2016-06-27 14:04:00

P. Spadaro: Armenia, tappa importante della diplomazia della misericordia


Ha seguito il viaggio in Armenia, al seguito del Papa, anche padre Antonio Spadaro, direttore della rivista dei Gesuiti “La Civiltà Cattolica”. Fabio Colagrande gli ha chiesto quali immagini lo abbiano più colpito:

R. – Le immagini sono tante. Un gesto molto importante è stato il momento di preghiera, silenzioso, all’interno del Memoriale del genocidio: ecco, quello è stato un momento senza parole, ma di una intensità straordinaria! Certamente mi ha molto colpito anche la piazza di Yerevan, piena di gente che ascoltava le parole del Catholicos e del Papa, e che durante l’intervento del Papa – un intervento radicalmente centrato sulla riconciliazione – ha applaudito tre volte.

D. – Il viaggio di Papa Francesco in Armenia è stato il viaggio di un Pontefice, il secondo, nel primo Paese cristiano della storia. Il Papa lo ha ribadito anche ieri in un tweet, alla fine di queste giornate: che significato ha avuto il viaggio da questo punto di vista?

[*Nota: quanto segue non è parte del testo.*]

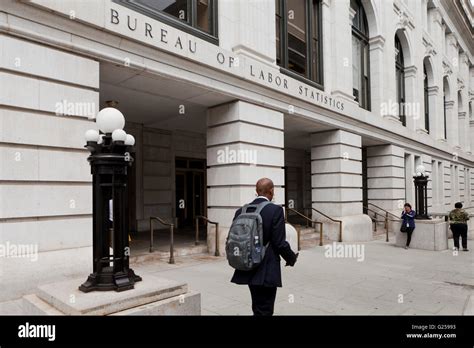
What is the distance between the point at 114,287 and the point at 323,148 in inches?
507

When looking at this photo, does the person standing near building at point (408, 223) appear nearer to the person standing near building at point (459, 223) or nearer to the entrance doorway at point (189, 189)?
the person standing near building at point (459, 223)

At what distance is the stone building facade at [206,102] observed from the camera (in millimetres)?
6227

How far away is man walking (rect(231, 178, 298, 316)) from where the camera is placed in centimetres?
376

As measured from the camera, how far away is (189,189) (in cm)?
1691

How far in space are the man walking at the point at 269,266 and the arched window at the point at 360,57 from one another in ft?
48.0

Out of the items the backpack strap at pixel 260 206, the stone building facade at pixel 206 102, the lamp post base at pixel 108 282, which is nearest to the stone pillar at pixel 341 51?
the stone building facade at pixel 206 102

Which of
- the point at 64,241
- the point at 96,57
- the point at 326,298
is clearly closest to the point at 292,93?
the point at 96,57

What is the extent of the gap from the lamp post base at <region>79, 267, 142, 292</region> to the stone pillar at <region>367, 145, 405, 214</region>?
713 inches

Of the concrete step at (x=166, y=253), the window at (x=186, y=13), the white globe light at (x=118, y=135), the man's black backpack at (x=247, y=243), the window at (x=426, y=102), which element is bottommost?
the concrete step at (x=166, y=253)

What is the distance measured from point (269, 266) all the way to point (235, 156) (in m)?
6.82

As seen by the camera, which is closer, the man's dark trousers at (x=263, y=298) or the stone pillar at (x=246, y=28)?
the man's dark trousers at (x=263, y=298)

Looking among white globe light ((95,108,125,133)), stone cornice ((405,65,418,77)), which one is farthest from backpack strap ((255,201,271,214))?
stone cornice ((405,65,418,77))

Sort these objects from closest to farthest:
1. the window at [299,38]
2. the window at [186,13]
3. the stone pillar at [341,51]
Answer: the window at [186,13] < the window at [299,38] < the stone pillar at [341,51]
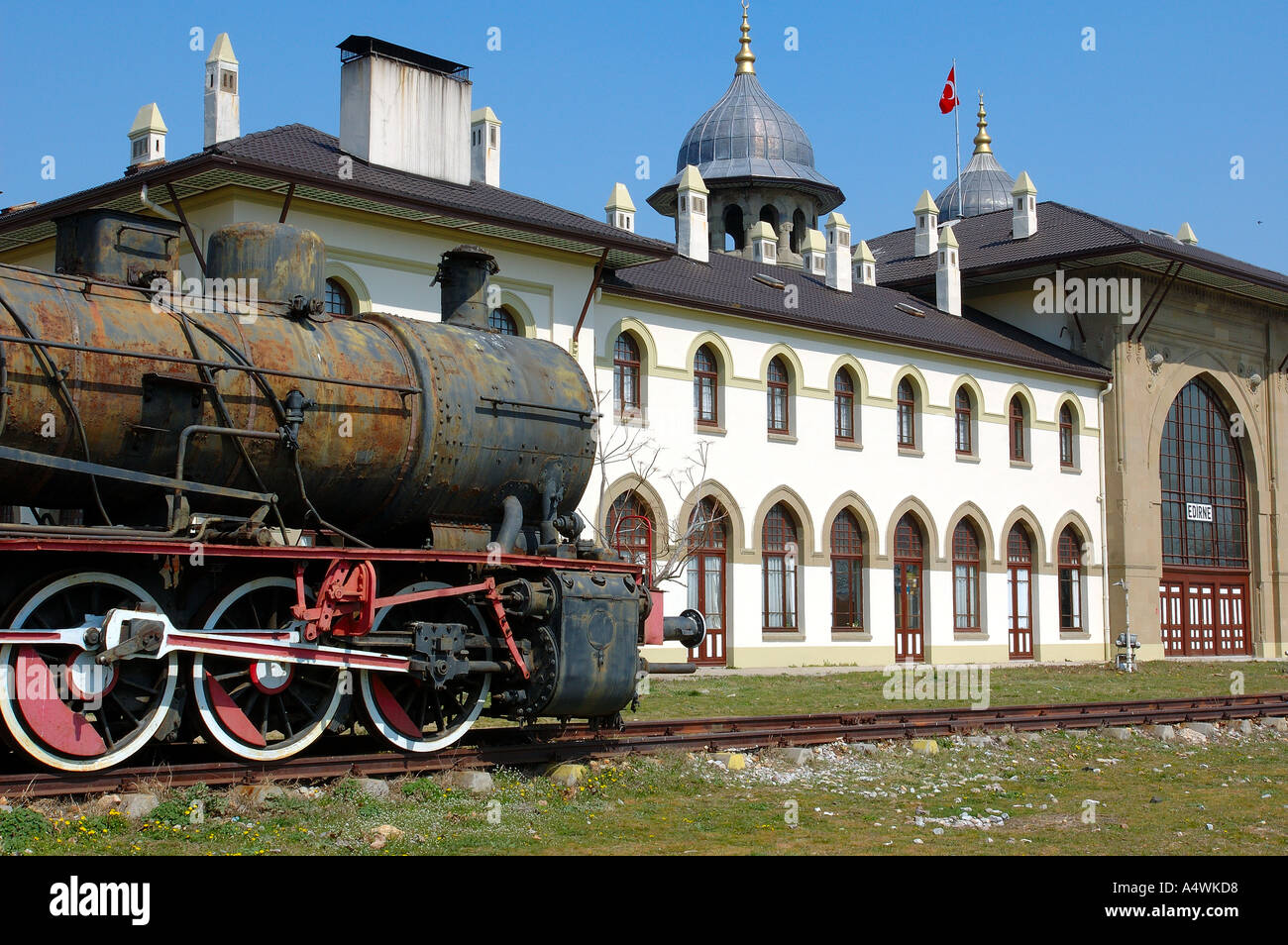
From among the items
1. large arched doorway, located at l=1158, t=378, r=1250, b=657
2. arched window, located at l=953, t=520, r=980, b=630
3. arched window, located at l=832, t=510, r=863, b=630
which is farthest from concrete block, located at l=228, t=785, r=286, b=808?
large arched doorway, located at l=1158, t=378, r=1250, b=657

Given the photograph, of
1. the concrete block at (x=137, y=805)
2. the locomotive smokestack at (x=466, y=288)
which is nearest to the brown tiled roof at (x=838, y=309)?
the locomotive smokestack at (x=466, y=288)

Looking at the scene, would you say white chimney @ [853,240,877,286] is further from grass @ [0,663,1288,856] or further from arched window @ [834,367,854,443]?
grass @ [0,663,1288,856]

R. – È stato un viaggio di memoria, dove però la memoria per Papa Francesco non significa solo ricordare i bei tempi andati o viceversa le tragedie e rimanere chiusi dentro questo clima di tragedia. Ha significato tornare alle radici spirituali di un popolo, che ha avuto dei grandi santi, grandi figure, come Gregorio di Narek; e questo appello alla radici è stato molto preciso da parte del Papa, che ha voluto anche ricordare dei passaggi di testi di questi grandi Padri, che erano un appello alla riconciliazione e alla pace. Ce n’è uno in particolare in cui si dice: “Signore, i nemici non sterminarli, ma trasformali”. Questo appello non alla violenza, ma alla trasformazione interiore, è stato l’appello forte di questo viaggio.

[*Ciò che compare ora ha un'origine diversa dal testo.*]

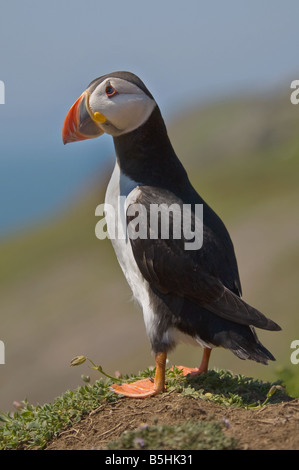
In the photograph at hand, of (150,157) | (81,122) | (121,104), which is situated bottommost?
(150,157)

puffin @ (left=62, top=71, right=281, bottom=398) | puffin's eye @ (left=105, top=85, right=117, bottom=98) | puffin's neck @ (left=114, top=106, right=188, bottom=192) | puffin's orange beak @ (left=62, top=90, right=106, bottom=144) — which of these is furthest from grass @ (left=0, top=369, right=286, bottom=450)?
puffin's eye @ (left=105, top=85, right=117, bottom=98)

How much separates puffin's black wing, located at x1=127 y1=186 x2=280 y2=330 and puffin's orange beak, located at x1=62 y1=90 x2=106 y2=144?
32.8 inches

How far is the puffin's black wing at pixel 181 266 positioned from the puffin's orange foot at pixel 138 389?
2.64 ft

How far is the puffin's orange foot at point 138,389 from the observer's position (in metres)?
5.84

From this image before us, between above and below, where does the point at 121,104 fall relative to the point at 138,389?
above

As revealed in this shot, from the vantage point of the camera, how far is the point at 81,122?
6.29 meters

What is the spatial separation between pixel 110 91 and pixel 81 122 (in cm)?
36

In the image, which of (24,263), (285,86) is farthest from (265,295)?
(285,86)

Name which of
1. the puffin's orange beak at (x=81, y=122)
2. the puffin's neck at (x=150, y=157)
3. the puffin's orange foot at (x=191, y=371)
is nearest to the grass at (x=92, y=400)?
the puffin's orange foot at (x=191, y=371)

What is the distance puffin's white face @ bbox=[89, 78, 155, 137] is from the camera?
6.20 m

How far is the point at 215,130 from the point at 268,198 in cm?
1507

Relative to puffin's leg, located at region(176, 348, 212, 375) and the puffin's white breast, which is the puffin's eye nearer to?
the puffin's white breast

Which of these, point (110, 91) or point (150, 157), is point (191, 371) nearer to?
point (150, 157)

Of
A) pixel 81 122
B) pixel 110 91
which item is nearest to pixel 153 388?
pixel 81 122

D. – Dal punto di vista ecumenico, è sembrato che il dialogo tra la Chiesa Cattolica e la Chiesa Apostolica armena sia sempre più forte; anche la convivenza sotto lo stesso tetto del Papa e di Karekin II lo ha confermato. Davvero una delle Chiese orientali che è più in sintonia con la Chiesa Cattolica…

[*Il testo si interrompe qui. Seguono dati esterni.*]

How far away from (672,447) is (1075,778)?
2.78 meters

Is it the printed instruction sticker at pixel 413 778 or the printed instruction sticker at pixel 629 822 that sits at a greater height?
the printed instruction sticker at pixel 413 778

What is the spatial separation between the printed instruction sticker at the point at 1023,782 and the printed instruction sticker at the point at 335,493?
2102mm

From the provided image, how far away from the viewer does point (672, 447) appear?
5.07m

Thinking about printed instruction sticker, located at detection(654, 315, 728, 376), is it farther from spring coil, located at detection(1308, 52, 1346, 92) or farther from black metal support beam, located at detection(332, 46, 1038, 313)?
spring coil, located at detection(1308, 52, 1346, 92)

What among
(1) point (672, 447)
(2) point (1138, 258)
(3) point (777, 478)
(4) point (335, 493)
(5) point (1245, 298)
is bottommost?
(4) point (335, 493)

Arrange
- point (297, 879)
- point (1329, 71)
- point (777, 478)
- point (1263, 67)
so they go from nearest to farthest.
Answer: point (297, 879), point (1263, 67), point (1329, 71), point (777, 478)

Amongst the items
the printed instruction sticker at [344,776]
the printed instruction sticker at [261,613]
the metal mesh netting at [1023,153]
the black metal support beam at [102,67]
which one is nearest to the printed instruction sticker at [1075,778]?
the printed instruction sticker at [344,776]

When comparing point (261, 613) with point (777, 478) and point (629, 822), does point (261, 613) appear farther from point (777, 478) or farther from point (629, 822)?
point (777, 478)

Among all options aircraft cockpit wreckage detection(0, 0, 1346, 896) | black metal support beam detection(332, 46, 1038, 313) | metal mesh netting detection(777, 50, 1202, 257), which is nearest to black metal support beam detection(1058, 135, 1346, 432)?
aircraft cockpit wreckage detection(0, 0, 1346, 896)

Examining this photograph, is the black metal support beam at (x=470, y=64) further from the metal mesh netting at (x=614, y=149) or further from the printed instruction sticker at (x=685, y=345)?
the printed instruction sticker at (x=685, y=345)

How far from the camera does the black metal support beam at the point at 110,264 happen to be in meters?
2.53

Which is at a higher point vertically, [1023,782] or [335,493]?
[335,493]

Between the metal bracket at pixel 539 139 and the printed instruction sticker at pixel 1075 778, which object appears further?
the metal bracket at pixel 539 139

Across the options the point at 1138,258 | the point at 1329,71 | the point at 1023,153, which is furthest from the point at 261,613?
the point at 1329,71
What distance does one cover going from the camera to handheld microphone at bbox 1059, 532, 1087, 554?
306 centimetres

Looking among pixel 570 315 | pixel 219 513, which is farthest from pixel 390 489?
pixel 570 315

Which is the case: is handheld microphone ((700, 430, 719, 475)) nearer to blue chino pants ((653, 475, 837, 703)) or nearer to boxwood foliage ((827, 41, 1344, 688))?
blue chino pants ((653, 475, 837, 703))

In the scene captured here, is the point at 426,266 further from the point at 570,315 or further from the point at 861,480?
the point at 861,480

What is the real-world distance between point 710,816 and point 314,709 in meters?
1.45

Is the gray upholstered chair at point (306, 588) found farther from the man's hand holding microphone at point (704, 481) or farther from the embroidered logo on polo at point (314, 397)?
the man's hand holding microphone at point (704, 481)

R. – Sì e questo è stato – direi – evidente. Papa Francesco agisce come se si fosse già in comunione: c’è attesa e speranza, che puntano su tutto il positivo possibile. Stiamo vedendo che la funzione del Papato in questo momento è singolare: il Papato è sempre stato un motivo di divisione tra i cristiani. E in questo momento, vediamo che tutte le figure dei grandi leader religiosi cristiani amano dialogare con lui e vedono in lui un punto di unità. Quindi questo è un cammino tracciato. Ma c’è un secondo livello: Papa Francesco ha detto con chiarezza che l’ecumenismo non vale solo di per sé, ma vale anche per i suoi effetti e i suoi riflessi sulla società: se i cristiani sono uniti, questa diventa una testimonianza vivente perché i conflitti cessino.

D. – Lei una volta ha parlato di “geopolitica della misericordia”: questa tappa in Armenia cosa rappresenta?

R. – Rientra pienamente in questa logica diplomatica della misericordia. La “diplomazia della misericordia” significa che non bisogna mai dare niente per perso nei rapporti tra le persone, ma anche tra gli Stati, tra i popoli e le nazioni. Quindi significa in questo caso che non bisogna dare per perso il rapporto positivo tra turchi e armeni, ma tutta la Regione caucasica che sappiamo essere divisa da conflitti: anche l’Azerbaijan, che pure il Papa visiterà, è un altro momento e luogo di tensione con il Nagorno-Karabakh tra Armenia e Azerbaijan. Allora, significa  capire che in realtà nulla deve essere considerato per perso. Quindi, questo viaggio in Armenia è una tappa importante della “diplomazia della misericordia” che Papa Francesco ha inaugurato.